HI @ryannggy , on the Flownet2S error, I could only find this possible solution . Hope this helps.
As for the missing checkpoints, I really don't have a clue what could be missing. ( as long as you are not using both skip_training and skip_validation flags together, they should be saved in --save (./work by default) location as .pth.tar files
Also I am curious, what was the original issue that you encountered? and How did you get it resolved ?

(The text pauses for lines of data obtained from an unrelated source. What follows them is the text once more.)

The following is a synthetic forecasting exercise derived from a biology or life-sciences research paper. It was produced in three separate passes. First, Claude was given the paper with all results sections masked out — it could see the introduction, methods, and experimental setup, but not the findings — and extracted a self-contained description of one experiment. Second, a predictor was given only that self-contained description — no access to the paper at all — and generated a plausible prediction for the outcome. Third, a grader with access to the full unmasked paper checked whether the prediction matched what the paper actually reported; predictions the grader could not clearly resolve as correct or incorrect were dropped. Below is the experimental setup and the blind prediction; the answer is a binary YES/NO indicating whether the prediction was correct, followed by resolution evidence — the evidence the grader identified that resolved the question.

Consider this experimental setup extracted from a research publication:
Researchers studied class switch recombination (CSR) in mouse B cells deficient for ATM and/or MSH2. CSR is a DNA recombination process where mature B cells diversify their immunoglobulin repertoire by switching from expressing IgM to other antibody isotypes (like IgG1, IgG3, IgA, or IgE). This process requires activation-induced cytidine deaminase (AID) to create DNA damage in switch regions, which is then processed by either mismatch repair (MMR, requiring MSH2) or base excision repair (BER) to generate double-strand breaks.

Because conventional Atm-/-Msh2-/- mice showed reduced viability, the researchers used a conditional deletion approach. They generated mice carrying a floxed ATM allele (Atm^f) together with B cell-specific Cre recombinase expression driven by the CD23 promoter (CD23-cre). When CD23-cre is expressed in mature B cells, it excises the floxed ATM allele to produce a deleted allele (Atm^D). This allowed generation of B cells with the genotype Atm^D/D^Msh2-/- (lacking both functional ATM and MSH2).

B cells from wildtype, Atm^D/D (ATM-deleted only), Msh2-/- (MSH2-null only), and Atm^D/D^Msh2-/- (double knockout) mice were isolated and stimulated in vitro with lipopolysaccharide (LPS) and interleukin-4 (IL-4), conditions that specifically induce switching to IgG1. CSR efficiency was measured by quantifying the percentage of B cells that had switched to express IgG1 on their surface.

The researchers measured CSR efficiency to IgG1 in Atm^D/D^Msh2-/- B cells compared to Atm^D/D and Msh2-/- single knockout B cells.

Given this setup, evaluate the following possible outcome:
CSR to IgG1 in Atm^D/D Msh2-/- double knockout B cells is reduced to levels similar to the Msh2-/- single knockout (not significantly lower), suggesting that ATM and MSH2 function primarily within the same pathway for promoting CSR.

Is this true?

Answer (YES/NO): NO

hi @gauravv97, you are correct. the issue was solved with handling of the flow file dimensions. your advice has been great help. thank you
Hi there, I am trying to use your notebook to train on my own dataset. The dataset consists of samples where each sample consists of a single image pair and their respective ground truth flow. I have been trying to make it work on the notebook but it seems to be unable to. Please advise.